● **STATED TASK 1**: In the Olist recommendation notebook, which column is used to stratify the sample for returning-customer modeling?
● **STATED TASK 2**: Shorten the paragraph beginning "Due to limitations in computational power" from the Olist recommendation notebook into a brief bulleted list that keeps its main facts.
● **STATED TASK 3**: Print the passage of the Olist recommendation notebook that begins at the words "### Problem Statement" and stops after "customer purchase rates.".

● **DOCUMENT PASSAGE**:
>> start
# Olist Product Recommendation System
### Part 4 Modelling - Comparing Techniques
#### Author: Olabisi Sunmon | 10th April 2023

### Problem Statement

How can we create a customised product recommendation system using data analysis and machine learning techniques to help Olist customers discover new products and find relevant items for purchase, to boost revenue and customer purchase rates.



In this notebook, I will be exploring different collaborative filtering techniques to build a product recommendation system. I will compare the effectiveness of various algorithms and evaluate their performance using appropriate metrics.

---------
### Procedure:

First time Customer recommendations will be based on;
- Trending products in the country 
- Trending products in their state

Returning Customer recommendations will be based on;
- KNNWithMeans
- FunkSVD 
- NormalPredictor
- CoClustering

These techniques have been published here; https://surpriselib.com

------
#### IMPORTANT 
Due to limitations in computational power, the modeling for returning customer product recommendation will be conducted on a subset of the dataset, rather than on the entire dataset.To ensure that the insights generated from the analysis are representative of the sales data at different levels of satisfaction, I will attempt to create a well-represented subset by stratifying the sample based on `review_score`. By doing so, the sample will contain a proportional representation of different satisfaction levels, which can help to ensure that the insights are generalized to the entire population.
>> end
● **DATA LISTING**:
>> start
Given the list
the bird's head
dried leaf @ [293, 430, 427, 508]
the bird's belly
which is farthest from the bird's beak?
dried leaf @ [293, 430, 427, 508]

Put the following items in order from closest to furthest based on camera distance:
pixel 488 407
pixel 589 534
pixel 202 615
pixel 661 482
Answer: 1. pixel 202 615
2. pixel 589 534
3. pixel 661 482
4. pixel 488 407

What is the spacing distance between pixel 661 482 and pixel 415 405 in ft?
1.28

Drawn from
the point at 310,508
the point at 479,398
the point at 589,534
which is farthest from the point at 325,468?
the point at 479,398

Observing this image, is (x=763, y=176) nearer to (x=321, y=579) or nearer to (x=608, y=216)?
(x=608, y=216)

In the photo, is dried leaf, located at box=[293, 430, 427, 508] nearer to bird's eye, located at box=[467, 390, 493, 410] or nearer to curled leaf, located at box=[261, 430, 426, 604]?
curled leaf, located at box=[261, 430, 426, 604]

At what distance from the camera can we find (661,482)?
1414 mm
>> end
>> start
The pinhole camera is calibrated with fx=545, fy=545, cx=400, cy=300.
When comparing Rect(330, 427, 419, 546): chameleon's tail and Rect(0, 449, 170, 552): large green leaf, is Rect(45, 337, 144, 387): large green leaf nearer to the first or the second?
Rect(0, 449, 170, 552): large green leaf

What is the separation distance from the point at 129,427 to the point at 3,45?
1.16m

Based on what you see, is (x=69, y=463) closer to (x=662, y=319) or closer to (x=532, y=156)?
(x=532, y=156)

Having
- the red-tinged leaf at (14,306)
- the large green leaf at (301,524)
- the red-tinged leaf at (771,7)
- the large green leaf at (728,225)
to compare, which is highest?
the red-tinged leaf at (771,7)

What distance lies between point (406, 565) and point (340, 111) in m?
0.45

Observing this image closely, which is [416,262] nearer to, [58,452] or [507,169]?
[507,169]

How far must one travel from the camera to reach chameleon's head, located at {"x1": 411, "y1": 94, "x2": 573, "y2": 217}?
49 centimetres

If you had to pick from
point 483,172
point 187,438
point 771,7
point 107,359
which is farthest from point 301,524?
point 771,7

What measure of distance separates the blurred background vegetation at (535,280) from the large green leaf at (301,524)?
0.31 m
>> end
>> start
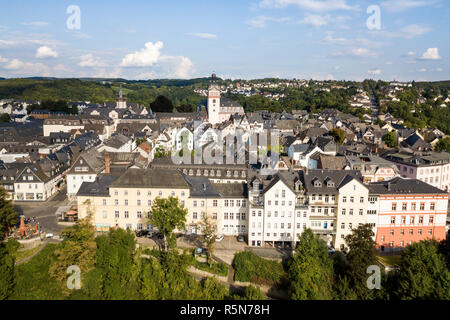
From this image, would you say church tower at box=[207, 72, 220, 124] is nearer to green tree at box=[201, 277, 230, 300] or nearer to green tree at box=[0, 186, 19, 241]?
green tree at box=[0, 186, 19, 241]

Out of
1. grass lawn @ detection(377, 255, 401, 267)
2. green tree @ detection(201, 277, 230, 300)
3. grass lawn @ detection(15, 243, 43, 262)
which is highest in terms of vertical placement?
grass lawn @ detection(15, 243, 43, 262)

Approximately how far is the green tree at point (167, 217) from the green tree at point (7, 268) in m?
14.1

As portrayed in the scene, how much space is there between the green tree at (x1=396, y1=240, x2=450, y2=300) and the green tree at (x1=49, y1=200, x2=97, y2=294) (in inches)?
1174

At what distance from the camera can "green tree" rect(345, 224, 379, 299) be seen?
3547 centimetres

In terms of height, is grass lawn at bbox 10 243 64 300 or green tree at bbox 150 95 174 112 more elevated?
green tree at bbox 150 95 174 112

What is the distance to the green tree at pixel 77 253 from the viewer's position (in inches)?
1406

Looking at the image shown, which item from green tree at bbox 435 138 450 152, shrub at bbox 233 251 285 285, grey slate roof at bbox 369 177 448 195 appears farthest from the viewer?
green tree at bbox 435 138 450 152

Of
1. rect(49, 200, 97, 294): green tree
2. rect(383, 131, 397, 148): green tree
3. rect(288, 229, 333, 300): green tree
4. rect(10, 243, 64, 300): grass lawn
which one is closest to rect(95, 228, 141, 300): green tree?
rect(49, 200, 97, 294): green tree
>> end
● **OUTPUT 1**: `review_score`

● **OUTPUT 2**:
- Because of limited computing power, modeling for returning customers uses a subset of the dataset instead of the whole dataset.
- The subset is stratified by `review_score` so that each satisfaction level is represented in proportion.
- This aims to keep the insights representative of the sales data and applicable to the entire population.

● **OUTPUT 3**:
### Problem Statement

How can we create a customised product recommendation system using data analysis and machine learning techniques to help Olist customers discover new products and find relevant items for purchase, to boost revenue and customer purchase rates.